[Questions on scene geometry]
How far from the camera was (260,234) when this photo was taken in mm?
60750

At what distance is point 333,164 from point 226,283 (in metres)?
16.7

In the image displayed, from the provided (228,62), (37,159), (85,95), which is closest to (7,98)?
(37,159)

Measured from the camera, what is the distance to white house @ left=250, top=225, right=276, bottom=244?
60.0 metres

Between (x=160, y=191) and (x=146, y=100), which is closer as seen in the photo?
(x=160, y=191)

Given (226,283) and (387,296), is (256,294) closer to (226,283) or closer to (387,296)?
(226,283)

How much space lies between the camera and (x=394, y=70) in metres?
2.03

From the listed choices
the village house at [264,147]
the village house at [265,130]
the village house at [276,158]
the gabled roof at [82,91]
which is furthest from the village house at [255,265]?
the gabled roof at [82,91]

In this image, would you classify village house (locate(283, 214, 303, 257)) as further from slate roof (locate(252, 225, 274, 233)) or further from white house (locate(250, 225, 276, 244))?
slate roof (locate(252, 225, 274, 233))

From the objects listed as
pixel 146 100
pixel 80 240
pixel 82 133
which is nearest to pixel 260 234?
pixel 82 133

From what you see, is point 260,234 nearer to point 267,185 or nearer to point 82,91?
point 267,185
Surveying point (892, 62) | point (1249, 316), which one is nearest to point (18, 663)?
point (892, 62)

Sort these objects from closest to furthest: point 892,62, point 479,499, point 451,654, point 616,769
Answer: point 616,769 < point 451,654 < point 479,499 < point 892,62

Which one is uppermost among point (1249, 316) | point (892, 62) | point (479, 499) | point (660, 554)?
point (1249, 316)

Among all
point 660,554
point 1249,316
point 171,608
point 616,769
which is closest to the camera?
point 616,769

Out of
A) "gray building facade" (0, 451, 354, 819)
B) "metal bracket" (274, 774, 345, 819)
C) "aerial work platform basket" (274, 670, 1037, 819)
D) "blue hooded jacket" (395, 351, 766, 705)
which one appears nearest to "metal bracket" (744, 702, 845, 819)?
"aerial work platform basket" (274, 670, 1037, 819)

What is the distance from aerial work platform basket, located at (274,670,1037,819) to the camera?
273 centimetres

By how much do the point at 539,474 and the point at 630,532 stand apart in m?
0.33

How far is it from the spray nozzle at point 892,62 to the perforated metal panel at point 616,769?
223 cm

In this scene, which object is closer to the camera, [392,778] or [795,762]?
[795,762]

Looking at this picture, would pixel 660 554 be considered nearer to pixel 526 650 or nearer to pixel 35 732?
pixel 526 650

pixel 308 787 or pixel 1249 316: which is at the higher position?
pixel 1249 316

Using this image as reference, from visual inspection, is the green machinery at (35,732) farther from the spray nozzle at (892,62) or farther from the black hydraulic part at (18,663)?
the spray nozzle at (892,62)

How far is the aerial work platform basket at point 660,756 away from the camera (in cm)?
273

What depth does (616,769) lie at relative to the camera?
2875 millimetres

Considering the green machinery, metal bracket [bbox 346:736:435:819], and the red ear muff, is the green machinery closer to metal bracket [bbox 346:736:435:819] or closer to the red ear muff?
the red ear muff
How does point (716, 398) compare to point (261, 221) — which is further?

--- Direction ---
Please output, word for word, the records starting at the line that contains "By how much" and ending at the last line of the records.

--- Solved problem ---
By how much do the point at 539,474 and the point at 630,532 stand apart in m?
0.33

How far is it from the spray nozzle at point 892,62 to the perforated metal panel at point 616,769?
223 cm

In this scene, which object is closer to the camera, [392,778] or [795,762]?
[795,762]

Looking at this picture, would pixel 660 554 be considered nearer to pixel 526 650 or nearer to pixel 35 732?
pixel 526 650

pixel 308 787 or pixel 1249 316: which is at the higher position?
pixel 1249 316

Using this image as reference, from visual inspection, is the green machinery at (35,732) farther from the spray nozzle at (892,62) or farther from the black hydraulic part at (18,663)?
the spray nozzle at (892,62)

How far is the aerial work platform basket at point 660,756 away from the camera (in cm)?
273

What depth does (616,769) lie at relative to the camera?
2875 millimetres

Considering the green machinery, metal bracket [bbox 346:736:435:819], and the red ear muff, is the green machinery closer to metal bracket [bbox 346:736:435:819] or closer to the red ear muff?
the red ear muff
How does point (716, 398) compare to point (261, 221) — which is further?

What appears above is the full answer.